I lost my Skye on March 1st to cancer, it was in her jaw. She was with me for 14 years and I loved her dearly. I'm still so heartbroken and probably always will be, that I had to make the decision to let her go. She was so very special, such a personality and so comical.
She was found in a box in a dumpster with 2 littermates and I bought her home with me after a trip to the vet. She was flea infested and anemic, such a pitiful little thing. After a few months of TLC and good food she became the princess of the house 
My KyeKye, KyeBluey, I wish with all my heart that you were still here with me. You'll never, ever be forgotten.


----------



## suwanee (Jan 22, 2011)

Skye is beautiful. I'm very sorry for your loss. I know she was grateful for the wonderful life you gave her for so many years.

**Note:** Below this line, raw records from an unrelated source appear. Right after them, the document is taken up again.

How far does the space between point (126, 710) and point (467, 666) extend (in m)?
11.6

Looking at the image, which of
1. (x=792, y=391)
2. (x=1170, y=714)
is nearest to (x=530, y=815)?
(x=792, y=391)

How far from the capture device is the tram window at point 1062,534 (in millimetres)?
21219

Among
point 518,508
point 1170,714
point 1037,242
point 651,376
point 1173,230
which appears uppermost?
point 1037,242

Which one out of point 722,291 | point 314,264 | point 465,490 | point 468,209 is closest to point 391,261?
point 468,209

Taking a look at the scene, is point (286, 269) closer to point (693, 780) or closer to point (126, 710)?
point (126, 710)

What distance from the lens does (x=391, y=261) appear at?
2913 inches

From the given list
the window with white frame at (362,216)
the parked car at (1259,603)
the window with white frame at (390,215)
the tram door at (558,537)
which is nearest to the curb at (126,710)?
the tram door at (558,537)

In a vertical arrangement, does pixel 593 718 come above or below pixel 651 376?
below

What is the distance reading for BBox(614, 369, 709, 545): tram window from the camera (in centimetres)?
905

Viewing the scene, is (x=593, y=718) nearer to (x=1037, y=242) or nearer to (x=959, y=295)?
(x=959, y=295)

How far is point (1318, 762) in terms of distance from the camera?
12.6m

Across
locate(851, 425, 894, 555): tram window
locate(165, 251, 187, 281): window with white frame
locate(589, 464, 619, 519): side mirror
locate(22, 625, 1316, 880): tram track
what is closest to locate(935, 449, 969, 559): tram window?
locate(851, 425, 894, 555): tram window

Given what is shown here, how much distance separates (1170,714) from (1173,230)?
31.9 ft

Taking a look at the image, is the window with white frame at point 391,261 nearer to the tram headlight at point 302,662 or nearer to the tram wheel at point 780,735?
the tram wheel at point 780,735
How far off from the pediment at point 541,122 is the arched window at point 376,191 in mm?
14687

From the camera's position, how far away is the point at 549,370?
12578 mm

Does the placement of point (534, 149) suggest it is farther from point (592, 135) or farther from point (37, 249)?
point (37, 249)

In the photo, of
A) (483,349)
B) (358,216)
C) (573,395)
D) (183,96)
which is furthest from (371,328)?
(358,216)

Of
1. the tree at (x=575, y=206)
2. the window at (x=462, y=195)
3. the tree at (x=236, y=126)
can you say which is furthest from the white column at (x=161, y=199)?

It does get better, but no, we never forget.


----------



## Susan (Mar 29, 2010)

I'm so sorry for your loss. Skye was lovely.


----------



## Jan Rebecca (Oct 14, 2010)

She was so beautiful - so sorry you lost her. HUGS


----------



## Digikid (Feb 27, 2011)

Truly a beautiful cat. Sry for your loss.


----------



## Mitts & Tess (Sep 4, 2004)

What a beautiful cat! Im so sorry she passed. I have dealt with an infection in a jaw of a feral cat. We tried for over a month and the infection wouldnt let go. It was heart breaking. I still get choked up to this day thinking about Curlee.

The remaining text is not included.